**Saved entries**
****
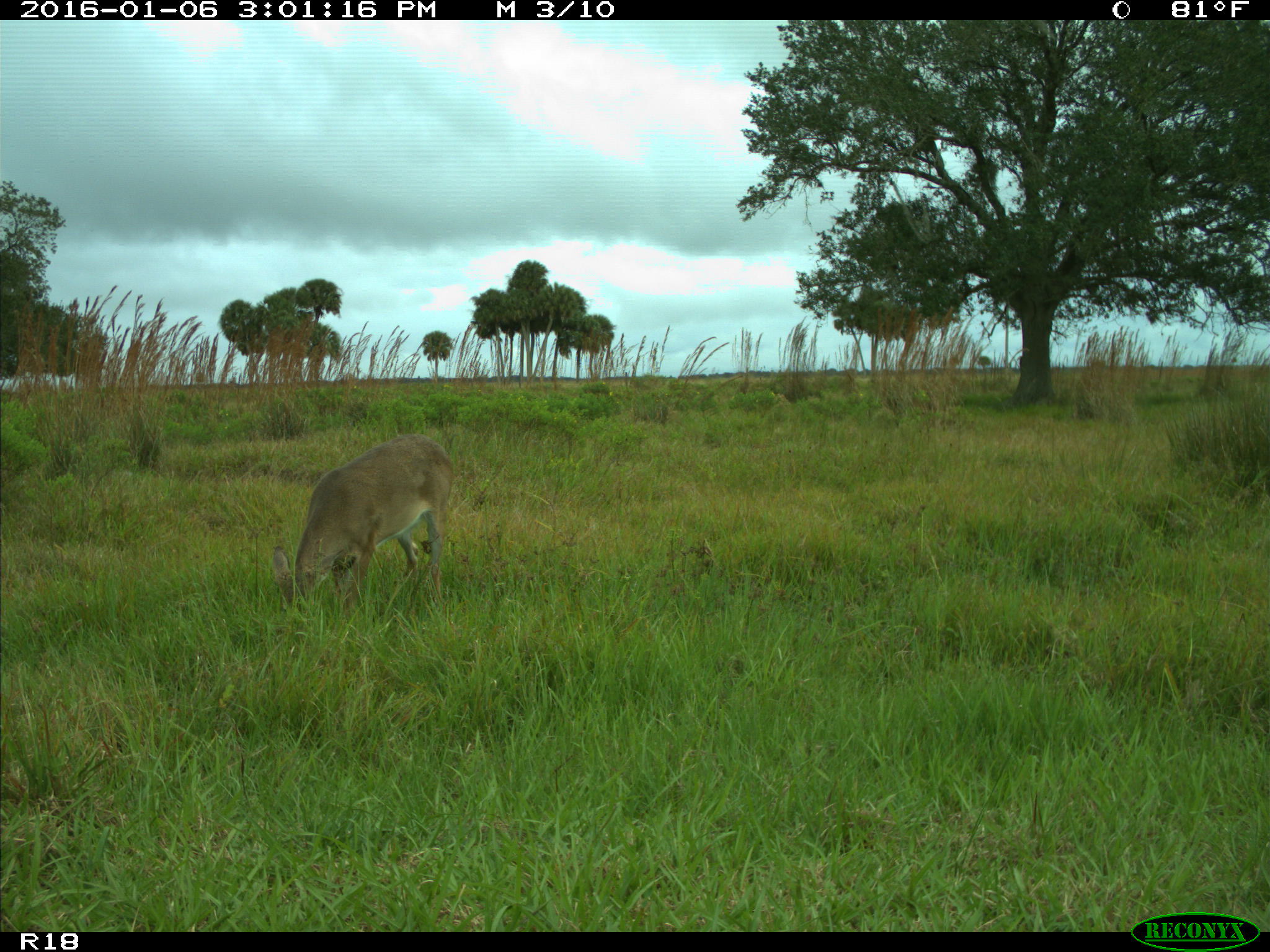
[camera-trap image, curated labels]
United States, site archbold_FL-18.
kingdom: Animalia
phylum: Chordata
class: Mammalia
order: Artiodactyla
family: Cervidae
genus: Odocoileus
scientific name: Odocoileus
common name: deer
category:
****
**WORK ITEM**
Retype each line above exactly and leave out any picture.

**ANSWER TO THIS TASK**
[camera-trap image, curated labels]
United States, site archbold_FL-18.
kingdom: Animalia
phylum: Chordata
class: Mammalia
order: Artiodactyla
family: Cervidae
genus: Odocoileus
scientific name: Odocoileus
common name: deer
category:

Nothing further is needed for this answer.